Extracted data

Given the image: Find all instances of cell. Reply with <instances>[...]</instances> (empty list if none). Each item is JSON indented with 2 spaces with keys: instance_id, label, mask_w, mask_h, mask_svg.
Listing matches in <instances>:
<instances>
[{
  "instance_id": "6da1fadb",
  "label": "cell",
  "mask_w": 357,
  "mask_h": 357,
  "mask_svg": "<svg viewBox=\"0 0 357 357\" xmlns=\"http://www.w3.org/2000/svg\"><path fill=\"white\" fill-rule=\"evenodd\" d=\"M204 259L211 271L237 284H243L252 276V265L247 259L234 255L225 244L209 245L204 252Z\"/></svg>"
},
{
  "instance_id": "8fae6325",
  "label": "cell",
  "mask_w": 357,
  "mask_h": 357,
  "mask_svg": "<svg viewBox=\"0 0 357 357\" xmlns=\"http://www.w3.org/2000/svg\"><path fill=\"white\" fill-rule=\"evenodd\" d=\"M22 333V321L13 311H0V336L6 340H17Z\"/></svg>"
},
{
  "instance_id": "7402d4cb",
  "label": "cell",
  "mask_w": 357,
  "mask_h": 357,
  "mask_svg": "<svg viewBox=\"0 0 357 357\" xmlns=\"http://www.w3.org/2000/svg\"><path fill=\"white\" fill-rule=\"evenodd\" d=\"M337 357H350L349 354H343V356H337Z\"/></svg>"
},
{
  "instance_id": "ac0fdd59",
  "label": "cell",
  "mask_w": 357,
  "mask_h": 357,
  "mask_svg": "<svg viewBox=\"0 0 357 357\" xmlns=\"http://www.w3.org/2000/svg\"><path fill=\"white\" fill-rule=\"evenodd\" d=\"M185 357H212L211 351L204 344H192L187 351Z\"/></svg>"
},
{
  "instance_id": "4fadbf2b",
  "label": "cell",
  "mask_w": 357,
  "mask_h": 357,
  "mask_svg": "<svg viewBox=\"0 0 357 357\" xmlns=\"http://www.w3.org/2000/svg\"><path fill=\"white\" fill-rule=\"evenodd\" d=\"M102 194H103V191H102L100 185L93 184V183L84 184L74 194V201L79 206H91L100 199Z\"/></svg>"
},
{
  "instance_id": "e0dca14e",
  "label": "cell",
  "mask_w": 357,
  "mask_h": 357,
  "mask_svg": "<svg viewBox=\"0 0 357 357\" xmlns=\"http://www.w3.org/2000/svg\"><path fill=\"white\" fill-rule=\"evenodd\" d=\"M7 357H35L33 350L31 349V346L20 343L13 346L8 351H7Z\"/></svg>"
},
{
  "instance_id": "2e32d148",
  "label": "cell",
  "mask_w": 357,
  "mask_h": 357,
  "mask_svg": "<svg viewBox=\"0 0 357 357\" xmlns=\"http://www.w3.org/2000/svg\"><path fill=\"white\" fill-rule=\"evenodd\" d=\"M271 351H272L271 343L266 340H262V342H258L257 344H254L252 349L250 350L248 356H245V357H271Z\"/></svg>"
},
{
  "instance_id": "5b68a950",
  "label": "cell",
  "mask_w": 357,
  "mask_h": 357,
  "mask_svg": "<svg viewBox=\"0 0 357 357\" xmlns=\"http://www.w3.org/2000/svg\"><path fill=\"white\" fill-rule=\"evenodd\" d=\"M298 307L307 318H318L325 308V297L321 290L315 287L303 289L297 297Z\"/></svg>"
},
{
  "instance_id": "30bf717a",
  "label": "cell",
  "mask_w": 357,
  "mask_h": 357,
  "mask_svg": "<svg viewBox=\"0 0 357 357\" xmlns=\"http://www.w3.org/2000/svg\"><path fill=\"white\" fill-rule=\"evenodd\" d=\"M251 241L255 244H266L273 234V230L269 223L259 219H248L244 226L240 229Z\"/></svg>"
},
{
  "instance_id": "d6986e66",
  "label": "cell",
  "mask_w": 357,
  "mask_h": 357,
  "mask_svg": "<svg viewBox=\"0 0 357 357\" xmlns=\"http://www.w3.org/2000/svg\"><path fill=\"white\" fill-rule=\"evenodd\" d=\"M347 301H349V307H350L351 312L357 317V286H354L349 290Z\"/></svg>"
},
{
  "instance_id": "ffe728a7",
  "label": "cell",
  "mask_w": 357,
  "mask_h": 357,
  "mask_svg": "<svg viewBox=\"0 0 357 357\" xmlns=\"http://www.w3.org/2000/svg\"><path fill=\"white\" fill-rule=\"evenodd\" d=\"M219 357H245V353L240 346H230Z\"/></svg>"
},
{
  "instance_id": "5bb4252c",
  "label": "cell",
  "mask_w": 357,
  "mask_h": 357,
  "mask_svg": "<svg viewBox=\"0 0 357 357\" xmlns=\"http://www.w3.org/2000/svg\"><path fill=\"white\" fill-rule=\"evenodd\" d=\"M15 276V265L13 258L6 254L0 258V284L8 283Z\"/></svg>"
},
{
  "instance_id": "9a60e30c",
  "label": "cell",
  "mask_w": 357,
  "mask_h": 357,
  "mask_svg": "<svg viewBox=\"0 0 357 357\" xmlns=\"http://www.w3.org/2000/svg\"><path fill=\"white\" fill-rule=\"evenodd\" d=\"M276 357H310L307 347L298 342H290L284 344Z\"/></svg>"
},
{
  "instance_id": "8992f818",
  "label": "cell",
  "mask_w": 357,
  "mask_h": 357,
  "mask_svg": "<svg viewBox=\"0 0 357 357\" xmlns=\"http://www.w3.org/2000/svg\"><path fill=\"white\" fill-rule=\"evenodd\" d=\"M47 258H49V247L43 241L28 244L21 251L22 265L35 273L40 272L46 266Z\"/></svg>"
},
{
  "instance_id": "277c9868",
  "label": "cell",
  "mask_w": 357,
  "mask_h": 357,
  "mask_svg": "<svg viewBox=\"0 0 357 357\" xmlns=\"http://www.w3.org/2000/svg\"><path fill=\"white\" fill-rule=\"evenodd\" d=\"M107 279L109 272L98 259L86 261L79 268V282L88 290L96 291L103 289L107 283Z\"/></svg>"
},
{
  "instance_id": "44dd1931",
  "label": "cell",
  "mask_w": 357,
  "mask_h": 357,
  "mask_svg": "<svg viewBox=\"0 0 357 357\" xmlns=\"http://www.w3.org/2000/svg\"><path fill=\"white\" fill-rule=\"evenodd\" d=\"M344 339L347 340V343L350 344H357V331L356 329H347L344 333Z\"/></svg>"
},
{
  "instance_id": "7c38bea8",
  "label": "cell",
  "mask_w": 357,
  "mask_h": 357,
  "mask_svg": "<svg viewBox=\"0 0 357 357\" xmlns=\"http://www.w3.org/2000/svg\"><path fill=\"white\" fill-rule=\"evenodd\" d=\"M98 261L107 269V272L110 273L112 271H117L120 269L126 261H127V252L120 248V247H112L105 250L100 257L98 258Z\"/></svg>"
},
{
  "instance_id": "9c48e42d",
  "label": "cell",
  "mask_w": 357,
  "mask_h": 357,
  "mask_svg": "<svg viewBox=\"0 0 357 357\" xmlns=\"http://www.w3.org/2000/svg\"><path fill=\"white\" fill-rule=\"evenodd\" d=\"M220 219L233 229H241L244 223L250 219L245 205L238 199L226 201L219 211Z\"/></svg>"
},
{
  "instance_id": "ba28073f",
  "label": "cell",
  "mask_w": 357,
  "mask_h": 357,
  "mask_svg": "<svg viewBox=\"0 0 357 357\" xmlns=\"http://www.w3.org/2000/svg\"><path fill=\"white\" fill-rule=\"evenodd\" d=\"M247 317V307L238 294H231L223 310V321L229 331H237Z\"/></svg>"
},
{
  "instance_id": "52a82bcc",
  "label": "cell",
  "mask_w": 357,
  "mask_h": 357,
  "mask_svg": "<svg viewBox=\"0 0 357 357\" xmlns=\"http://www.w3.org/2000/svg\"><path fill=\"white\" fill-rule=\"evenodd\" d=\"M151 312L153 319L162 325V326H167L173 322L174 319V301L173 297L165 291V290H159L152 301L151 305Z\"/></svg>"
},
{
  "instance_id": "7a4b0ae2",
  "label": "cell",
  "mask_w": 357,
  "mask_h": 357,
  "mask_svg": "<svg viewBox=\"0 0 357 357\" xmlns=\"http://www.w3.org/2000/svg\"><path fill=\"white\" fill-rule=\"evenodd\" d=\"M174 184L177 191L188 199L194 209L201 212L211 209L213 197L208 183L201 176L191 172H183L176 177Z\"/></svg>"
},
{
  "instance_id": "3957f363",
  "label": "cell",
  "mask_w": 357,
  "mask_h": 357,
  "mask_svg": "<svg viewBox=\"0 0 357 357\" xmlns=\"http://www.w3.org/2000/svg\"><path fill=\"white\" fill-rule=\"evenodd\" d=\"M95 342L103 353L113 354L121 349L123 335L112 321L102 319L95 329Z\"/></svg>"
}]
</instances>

STATED PROBLEM: How many lines of the data above contain the string "instances"? Reply with the number alone.

OUTPUT FOR THIS TASK: 4